• [EXTRACTED DATA]:
┌────────
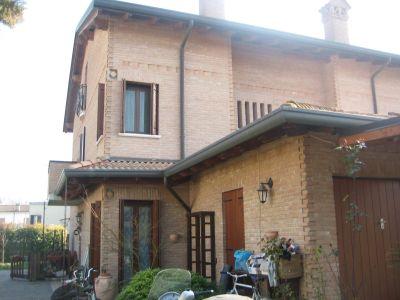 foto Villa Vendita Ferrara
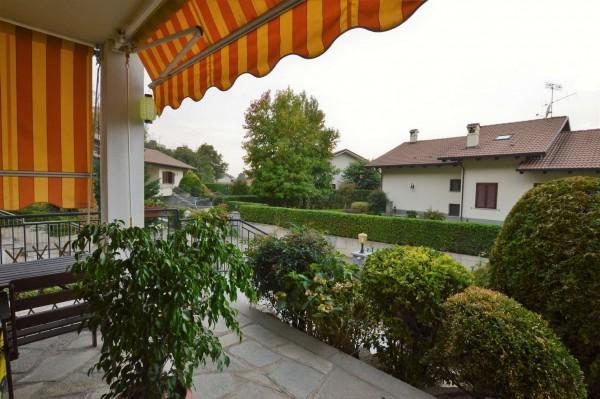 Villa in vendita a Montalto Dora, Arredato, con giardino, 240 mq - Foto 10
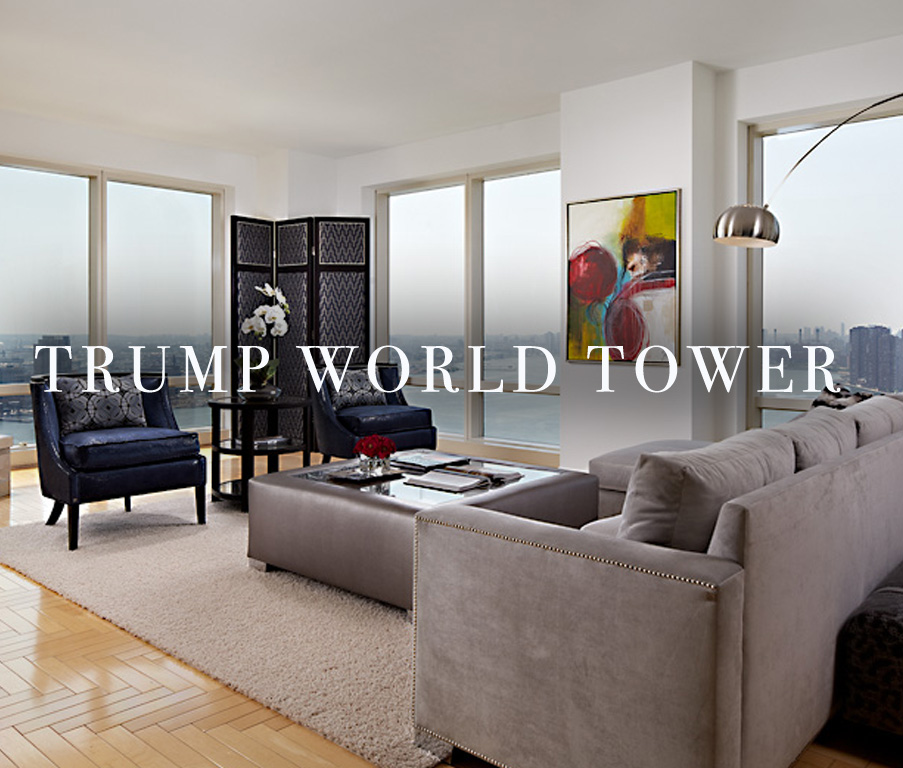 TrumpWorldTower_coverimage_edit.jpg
└────────
┌────────
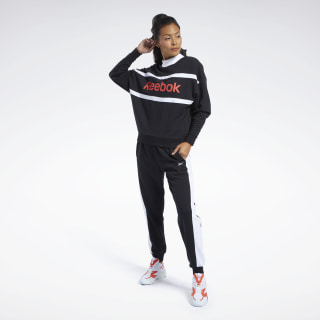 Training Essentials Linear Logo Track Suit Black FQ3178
└────────
┌────────
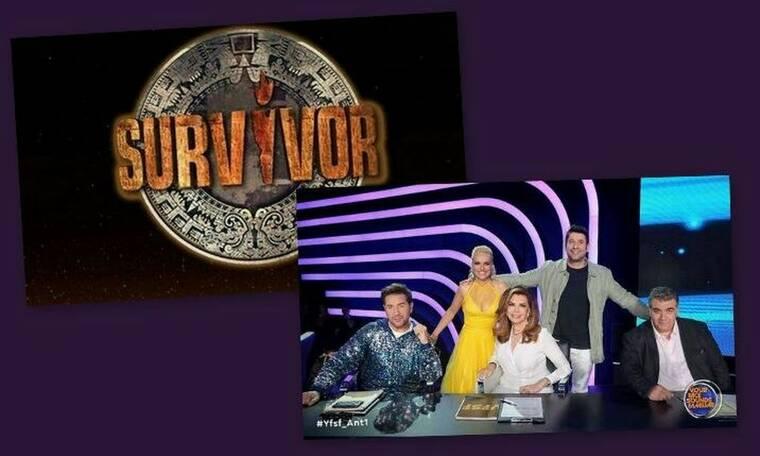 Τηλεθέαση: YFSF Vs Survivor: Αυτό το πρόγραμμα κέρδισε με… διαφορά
└────────
• [TASK INSTRUCTIONS]: Above are some records; quote exactly and only the lines that begin at the line containing "foto Villa Vendita Ferrara" and stop after the line containing "TrumpWorldTower_coverimage_edit.jpg", leaving out the pictures.

• [RESULT OF THIS EXERCISE]:
 foto Villa Vendita Ferrara
 Villa in vendita a Montalto Dora, Arredato, con giardino, 240 mq - Foto 10
 TrumpWorldTower_coverimage_edit.jpg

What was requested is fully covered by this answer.